• **阅读节选**
首先说明一点,为什么本结内容是“AI美颜磨皮算法一”?而不是“AI美颜磨皮算法”?
AI美颜磨皮算法目前还没有具体定义,各大公司也都处于摸索阶段,因此,这里只是依据自己的实现方案做了区分,本文算法与下一篇“AI美颜磨皮算法二”在算法角度,有着很大的差异,由此做了区分。
先看一下磨皮算法的一般流程:
这个流程图是一般传统的磨皮算法流程图,而本文将基于这个流程图,结合深度学习做一些改进。
在这个流程图中,主要的模块有两个:滤波模块和肤色区域检测模块;
滤波模块中,包含了三种算法:
1,保边滤波器滤波算法
该方法是指通过一些具有保留边缘的能力的滤波器,来将图像磨平,达到皮肤平滑的目的;
这类滤波器主要有:
①双边滤波器
②导向滤波器
③Surface Blur表面模糊滤波器
④局部均值滤波器
⑤加权最小二乘滤波器(WLS滤波器)
⑥Smart blur等等,详情可参考本人博客。

• **所给信息**
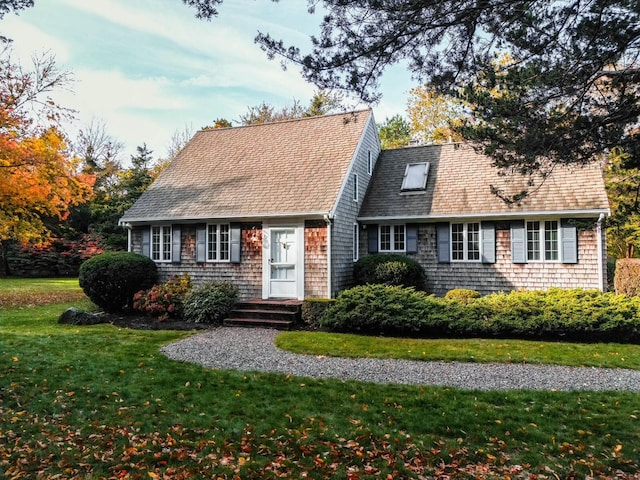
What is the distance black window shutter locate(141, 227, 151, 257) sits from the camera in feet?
47.9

• **题目要求**
按照阅读节选的说法,传统磨皮算法流程图里的两个主要模块是什么?

• **作答结果**
滤波模块和肤色区域检测模块。